## [What is required]
Can you rewrite these items with every "whataburger sign" replaced by "burger restaurant sign" and nothing else changed? Leave the pictures out of your answer.
-- -- --
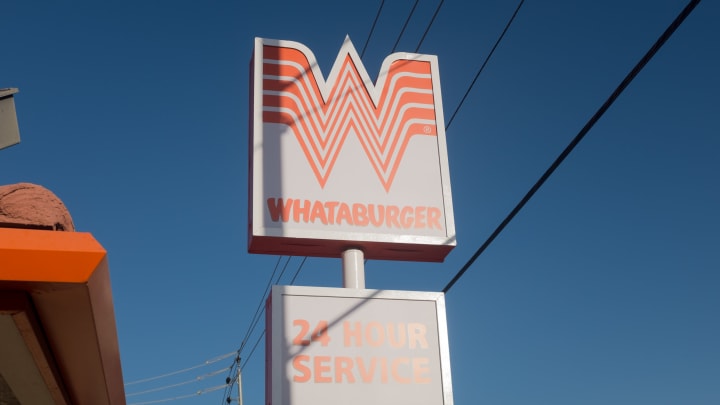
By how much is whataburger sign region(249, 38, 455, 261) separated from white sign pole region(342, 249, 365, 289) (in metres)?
0.08

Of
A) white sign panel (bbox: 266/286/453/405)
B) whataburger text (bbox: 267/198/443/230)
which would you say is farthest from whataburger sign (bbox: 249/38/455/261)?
white sign panel (bbox: 266/286/453/405)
-- -- --
## [Full response]
By how much is burger restaurant sign region(249, 38, 455, 261) separated from white sign pole region(342, 249, 365, 289) (in metres)?
0.08

Of
A) white sign panel (bbox: 266/286/453/405)
B) whataburger text (bbox: 267/198/443/230)
which would you say is farthest from burger restaurant sign (bbox: 249/38/455/261)?
white sign panel (bbox: 266/286/453/405)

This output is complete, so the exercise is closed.